What you have to do: Reproduce everything from "On Oct 23, 2009, at" down to "on the master." in the email about Subversion mirroring, word for word.

Text shown:
══════════

On Oct 23, 2009, at 5:32 PM, Anthony 'Clearly Unethical' Kilna wrote:
>
> I have a subversion 1.6 server with many repositories mirrored to a
> read-only secondary (it’s hot standby)… we’re currently propagating
> commits via a screen session with svnsync’s in while loops
> continuously updating running on the secondary. It seems sub-optimal.
>
> We are also propagating revprop changes via a post-revprop-change
> script which writes data back into a special place in svn and a cron
> process on the secondary which will set the revprop triggered by the
> commit on the master.
>
> We’re now looking at implementing write-through proxying so we can
> use a secondary for better performance at a remote location. This
> means yet another sync process or post commit hook which will
> propagate any locks changes from the primary to the secondary.
>
> To me at this point, I feel like rather than deploy and test yet
> another sync process which could potentially break (since it’s
> likely we’ll be spicing it with our own customizations for
> robustness), wouldn’t it make sense to drop the 3 separate processes
> for propagating different kinds of changes to the secondary, and
> simply switch to rsync with some special syntax to prevent the hooks
> directory from being synchronized?

══════════

Provided data:
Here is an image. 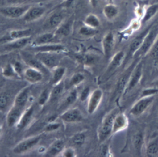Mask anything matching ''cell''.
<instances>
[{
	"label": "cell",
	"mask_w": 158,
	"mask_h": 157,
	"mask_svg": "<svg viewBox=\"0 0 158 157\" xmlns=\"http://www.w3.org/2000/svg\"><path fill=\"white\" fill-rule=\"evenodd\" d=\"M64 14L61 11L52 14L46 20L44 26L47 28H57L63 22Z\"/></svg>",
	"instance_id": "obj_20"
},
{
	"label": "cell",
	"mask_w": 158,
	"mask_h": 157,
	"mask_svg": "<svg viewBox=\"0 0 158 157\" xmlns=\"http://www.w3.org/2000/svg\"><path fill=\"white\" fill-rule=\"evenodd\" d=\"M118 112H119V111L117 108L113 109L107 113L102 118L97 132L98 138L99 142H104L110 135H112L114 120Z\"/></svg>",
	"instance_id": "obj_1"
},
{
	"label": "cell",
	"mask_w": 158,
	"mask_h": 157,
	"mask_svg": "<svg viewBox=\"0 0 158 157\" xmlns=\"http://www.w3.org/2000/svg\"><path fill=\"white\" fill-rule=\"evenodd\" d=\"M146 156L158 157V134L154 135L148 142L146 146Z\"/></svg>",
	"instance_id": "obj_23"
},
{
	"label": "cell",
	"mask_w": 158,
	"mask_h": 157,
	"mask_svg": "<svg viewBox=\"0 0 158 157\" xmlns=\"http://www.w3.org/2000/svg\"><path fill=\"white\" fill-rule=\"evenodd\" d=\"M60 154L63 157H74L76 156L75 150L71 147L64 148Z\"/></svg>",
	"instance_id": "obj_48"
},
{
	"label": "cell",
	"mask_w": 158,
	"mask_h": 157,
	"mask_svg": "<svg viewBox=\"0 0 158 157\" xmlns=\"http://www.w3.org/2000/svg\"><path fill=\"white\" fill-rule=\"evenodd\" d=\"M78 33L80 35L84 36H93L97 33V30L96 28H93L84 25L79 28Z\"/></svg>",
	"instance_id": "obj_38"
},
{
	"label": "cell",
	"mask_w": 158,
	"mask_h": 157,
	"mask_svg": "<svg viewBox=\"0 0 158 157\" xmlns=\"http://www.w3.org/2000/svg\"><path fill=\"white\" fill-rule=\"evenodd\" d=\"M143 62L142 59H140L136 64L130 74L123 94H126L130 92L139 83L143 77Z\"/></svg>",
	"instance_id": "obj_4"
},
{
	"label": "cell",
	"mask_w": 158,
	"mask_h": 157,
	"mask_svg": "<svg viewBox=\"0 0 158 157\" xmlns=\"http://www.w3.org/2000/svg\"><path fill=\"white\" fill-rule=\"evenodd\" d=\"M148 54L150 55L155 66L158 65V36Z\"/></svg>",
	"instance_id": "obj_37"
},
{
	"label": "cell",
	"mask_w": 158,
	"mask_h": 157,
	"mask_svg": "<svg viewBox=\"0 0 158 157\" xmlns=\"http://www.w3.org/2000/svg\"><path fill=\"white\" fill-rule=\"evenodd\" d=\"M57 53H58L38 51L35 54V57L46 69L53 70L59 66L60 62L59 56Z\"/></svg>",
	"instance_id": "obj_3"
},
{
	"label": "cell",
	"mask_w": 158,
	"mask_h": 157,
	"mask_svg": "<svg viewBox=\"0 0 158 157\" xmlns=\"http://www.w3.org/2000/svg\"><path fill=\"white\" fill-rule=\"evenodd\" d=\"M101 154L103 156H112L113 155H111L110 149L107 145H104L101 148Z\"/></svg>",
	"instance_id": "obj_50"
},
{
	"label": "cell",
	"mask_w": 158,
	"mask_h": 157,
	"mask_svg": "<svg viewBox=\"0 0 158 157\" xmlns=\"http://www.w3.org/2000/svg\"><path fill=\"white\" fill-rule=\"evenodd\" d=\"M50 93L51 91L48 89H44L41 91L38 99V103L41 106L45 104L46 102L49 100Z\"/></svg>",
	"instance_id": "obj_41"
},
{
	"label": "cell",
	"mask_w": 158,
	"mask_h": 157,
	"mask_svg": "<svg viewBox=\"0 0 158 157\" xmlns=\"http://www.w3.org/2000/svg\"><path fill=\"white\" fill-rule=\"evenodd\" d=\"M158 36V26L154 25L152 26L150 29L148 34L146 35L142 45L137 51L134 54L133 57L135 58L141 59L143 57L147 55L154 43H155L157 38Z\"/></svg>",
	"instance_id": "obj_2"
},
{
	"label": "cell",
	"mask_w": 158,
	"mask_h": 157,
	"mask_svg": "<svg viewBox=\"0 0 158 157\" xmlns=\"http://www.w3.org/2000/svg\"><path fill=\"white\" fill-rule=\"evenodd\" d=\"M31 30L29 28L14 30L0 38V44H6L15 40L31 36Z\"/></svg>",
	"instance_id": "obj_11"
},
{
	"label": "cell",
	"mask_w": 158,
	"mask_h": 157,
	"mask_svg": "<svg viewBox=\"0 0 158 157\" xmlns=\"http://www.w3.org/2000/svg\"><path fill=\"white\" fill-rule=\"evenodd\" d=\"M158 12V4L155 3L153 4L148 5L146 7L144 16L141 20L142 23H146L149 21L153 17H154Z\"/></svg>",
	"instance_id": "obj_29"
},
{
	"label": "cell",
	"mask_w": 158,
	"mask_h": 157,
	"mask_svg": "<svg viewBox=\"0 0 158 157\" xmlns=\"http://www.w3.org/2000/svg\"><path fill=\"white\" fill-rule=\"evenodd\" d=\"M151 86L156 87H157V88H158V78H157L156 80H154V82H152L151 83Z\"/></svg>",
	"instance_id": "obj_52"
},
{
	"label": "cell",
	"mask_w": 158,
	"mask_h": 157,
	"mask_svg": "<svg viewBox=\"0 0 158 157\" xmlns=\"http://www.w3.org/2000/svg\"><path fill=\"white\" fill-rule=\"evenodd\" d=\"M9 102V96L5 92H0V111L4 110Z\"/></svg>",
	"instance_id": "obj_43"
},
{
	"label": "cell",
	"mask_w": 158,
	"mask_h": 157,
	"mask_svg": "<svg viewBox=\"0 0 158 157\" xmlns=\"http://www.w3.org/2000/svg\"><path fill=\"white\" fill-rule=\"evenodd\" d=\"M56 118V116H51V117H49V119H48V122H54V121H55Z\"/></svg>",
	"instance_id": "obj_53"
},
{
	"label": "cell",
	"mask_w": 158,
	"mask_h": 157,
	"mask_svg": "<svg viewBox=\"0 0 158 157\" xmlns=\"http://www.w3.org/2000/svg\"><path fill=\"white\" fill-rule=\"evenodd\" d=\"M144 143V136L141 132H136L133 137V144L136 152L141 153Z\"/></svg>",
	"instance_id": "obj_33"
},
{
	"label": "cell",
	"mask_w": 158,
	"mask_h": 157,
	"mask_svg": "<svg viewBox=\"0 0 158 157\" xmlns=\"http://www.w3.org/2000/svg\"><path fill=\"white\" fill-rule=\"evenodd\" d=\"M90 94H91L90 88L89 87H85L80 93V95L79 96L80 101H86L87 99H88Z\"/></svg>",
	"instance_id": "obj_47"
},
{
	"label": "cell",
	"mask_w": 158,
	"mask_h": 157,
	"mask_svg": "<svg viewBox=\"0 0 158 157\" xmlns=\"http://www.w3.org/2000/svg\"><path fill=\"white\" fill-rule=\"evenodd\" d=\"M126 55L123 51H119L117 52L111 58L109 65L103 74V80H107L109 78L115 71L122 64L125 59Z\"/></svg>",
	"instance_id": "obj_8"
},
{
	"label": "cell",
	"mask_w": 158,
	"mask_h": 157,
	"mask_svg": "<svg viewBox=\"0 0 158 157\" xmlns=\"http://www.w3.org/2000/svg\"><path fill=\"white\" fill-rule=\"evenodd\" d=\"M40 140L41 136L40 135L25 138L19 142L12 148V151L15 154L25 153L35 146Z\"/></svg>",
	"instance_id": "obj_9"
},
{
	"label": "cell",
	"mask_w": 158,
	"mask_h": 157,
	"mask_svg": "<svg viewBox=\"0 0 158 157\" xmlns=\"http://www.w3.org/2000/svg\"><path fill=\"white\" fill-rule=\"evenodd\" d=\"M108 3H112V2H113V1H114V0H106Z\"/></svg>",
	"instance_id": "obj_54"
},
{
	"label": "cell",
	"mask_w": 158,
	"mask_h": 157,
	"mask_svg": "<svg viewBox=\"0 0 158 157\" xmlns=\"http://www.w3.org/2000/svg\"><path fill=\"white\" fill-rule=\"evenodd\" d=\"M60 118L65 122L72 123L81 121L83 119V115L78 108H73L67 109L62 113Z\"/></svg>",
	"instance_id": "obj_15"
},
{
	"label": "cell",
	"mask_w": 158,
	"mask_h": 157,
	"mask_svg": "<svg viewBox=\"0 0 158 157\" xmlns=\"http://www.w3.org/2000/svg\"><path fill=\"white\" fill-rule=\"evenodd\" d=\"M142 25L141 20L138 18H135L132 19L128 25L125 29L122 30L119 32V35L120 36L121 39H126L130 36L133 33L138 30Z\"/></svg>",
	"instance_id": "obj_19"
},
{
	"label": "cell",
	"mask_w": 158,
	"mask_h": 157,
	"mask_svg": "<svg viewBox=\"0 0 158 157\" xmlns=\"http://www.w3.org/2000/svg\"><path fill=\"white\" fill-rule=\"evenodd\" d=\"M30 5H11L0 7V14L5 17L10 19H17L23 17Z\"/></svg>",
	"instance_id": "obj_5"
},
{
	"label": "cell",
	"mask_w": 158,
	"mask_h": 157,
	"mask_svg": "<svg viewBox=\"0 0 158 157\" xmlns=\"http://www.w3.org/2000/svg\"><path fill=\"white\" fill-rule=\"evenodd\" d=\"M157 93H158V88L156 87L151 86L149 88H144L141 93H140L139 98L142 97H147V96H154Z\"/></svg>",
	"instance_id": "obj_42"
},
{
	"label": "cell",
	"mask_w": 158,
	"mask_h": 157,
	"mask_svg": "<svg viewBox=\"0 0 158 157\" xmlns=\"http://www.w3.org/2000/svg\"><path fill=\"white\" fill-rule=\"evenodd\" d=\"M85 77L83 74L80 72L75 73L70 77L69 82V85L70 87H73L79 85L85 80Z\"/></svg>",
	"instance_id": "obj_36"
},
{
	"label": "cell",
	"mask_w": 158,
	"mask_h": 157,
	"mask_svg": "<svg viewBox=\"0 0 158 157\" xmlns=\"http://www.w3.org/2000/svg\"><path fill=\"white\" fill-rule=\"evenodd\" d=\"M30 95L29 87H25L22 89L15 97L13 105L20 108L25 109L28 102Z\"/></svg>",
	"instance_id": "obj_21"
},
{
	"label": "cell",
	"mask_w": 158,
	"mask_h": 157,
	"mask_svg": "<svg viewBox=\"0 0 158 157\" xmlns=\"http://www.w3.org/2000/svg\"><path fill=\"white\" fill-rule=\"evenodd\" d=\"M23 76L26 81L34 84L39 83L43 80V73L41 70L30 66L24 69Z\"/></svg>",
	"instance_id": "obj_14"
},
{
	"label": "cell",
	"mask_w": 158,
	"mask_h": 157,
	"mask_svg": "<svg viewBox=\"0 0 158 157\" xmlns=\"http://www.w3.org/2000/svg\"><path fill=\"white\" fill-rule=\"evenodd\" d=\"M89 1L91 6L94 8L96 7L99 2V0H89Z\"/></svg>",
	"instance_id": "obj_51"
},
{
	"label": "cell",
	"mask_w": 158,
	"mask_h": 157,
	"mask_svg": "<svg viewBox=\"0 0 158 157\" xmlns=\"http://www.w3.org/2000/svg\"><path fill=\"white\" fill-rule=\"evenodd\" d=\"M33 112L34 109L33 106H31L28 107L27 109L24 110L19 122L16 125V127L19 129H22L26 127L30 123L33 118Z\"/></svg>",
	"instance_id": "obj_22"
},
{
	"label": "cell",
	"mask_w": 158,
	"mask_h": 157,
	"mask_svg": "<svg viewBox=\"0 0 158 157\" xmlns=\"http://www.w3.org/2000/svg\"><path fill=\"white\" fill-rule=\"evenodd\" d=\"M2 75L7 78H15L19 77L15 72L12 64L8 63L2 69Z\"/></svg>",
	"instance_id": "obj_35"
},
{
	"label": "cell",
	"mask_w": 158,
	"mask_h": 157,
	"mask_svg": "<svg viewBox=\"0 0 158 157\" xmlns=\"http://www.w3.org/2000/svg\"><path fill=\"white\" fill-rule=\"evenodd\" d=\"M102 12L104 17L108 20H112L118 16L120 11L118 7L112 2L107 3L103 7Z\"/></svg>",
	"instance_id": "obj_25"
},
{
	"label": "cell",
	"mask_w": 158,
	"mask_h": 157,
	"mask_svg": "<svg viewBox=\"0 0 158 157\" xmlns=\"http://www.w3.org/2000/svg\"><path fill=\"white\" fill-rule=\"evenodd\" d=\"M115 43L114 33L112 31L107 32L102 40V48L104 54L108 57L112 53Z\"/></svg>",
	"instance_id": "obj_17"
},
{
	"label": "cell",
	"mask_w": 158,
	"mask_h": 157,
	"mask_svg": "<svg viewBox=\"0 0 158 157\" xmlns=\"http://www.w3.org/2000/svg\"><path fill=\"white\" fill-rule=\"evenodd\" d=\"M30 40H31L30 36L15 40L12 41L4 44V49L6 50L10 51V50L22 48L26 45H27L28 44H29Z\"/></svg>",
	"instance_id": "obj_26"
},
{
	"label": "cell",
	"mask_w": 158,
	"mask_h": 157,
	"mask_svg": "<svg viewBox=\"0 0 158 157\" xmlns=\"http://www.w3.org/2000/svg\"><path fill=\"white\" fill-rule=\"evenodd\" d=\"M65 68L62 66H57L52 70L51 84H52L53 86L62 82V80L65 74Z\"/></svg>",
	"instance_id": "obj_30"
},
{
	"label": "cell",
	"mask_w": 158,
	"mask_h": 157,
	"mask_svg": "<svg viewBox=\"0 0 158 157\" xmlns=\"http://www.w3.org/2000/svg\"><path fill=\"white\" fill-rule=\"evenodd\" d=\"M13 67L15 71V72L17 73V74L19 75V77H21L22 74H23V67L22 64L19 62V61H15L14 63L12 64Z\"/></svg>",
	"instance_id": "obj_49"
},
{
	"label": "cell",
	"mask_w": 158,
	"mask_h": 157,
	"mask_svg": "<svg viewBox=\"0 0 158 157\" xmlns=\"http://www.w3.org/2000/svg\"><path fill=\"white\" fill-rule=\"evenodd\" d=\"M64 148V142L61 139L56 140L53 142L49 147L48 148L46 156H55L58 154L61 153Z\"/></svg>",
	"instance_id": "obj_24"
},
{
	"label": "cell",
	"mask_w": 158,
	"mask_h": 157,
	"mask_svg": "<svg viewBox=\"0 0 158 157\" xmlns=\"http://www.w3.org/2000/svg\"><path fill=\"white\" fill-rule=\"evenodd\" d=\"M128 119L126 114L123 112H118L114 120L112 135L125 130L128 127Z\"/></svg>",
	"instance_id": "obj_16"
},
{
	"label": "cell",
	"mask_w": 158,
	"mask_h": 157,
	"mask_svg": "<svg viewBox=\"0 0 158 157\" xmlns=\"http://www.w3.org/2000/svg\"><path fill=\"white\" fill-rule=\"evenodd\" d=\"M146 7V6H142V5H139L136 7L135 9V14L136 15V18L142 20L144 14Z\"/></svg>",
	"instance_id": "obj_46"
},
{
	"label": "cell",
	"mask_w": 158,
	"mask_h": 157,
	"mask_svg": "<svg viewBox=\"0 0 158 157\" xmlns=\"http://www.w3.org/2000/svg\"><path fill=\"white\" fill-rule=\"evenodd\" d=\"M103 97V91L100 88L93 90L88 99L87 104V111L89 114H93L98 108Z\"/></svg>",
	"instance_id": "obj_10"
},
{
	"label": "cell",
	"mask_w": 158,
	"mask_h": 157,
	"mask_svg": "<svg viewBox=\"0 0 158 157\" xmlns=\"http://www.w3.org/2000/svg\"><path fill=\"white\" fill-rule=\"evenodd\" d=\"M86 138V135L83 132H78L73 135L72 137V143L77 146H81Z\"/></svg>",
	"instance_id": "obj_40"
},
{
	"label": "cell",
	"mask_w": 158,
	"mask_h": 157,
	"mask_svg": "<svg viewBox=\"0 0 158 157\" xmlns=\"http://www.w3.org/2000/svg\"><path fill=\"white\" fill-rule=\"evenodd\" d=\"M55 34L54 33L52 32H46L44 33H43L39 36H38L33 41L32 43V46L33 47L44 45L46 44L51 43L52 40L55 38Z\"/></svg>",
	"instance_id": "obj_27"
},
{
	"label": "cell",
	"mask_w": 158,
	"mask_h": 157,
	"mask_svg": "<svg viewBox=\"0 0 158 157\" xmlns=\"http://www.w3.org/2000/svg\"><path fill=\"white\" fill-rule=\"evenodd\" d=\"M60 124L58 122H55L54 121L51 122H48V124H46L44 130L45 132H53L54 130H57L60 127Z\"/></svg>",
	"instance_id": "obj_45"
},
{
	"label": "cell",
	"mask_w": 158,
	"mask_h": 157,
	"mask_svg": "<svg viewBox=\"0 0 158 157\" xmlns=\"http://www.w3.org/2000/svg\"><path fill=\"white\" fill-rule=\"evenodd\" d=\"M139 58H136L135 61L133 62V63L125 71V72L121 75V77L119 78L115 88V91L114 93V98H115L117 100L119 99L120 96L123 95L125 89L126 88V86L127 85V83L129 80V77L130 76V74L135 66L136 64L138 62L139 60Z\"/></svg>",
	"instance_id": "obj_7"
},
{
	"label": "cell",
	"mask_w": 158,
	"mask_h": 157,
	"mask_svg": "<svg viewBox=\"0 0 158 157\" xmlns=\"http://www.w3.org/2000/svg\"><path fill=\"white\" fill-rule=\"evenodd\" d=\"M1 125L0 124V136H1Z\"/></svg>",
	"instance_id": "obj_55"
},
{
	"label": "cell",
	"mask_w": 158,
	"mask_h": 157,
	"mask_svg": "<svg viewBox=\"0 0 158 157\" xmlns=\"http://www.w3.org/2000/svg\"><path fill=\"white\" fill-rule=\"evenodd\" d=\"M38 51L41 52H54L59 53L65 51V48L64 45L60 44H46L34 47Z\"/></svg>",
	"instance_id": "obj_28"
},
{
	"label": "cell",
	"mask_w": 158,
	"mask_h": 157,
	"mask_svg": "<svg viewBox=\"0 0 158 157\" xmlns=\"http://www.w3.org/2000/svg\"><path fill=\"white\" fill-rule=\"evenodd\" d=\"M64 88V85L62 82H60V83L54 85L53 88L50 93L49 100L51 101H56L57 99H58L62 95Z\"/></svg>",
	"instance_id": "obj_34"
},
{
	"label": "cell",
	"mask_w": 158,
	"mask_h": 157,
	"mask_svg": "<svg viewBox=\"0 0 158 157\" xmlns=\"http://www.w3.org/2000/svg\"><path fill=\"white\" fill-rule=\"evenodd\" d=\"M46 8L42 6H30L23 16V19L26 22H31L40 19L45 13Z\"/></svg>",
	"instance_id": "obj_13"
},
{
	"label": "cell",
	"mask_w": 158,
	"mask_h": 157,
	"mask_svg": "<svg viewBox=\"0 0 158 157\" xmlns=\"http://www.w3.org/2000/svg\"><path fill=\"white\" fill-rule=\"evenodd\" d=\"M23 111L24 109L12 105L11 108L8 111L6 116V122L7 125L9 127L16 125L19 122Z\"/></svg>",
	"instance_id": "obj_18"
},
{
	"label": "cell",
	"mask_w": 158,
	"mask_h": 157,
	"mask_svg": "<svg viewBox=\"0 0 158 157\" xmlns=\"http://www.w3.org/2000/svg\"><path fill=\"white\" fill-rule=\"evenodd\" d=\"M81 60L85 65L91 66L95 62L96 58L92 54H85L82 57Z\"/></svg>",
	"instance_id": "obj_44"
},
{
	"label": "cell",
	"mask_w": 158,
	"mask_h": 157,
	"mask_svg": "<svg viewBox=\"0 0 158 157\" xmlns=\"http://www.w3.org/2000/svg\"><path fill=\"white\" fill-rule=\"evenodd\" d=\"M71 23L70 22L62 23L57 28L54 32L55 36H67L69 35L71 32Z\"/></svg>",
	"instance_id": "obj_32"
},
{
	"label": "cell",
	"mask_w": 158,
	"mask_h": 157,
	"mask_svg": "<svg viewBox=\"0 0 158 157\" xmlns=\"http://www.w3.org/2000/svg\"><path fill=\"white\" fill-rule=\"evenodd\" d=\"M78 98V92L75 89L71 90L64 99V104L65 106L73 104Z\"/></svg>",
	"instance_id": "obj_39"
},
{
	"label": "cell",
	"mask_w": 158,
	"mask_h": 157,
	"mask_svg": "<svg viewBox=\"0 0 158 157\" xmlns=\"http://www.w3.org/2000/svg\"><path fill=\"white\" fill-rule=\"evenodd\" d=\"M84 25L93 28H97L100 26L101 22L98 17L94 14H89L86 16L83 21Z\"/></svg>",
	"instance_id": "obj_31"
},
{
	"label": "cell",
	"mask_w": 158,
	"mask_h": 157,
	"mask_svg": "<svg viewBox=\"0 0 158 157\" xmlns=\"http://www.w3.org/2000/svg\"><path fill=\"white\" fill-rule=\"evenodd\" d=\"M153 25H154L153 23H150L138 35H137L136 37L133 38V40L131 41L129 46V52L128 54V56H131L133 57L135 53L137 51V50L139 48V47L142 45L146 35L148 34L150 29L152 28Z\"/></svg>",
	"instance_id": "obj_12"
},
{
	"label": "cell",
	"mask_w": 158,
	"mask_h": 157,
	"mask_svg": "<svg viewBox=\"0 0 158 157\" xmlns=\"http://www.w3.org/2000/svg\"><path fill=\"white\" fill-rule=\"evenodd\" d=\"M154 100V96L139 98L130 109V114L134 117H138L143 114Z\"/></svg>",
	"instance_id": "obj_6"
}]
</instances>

══════════

Exercise result:
On Oct 23, 2009, at 5:32 PM, Anthony 'Clearly Unethical' Kilna wrote:
>
> I have a subversion 1.6 server with many repositories mirrored to a
> read-only secondary (it’s hot standby)… we’re currently propagating
> commits via a screen session with svnsync’s in while loops
> continuously updating running on the secondary. It seems sub-optimal.
>
> We are also propagating revprop changes via a post-revprop-change
> script which writes data back into a special place in svn and a cron
> process on the secondary which will set the revprop triggered by the
> commit on the master.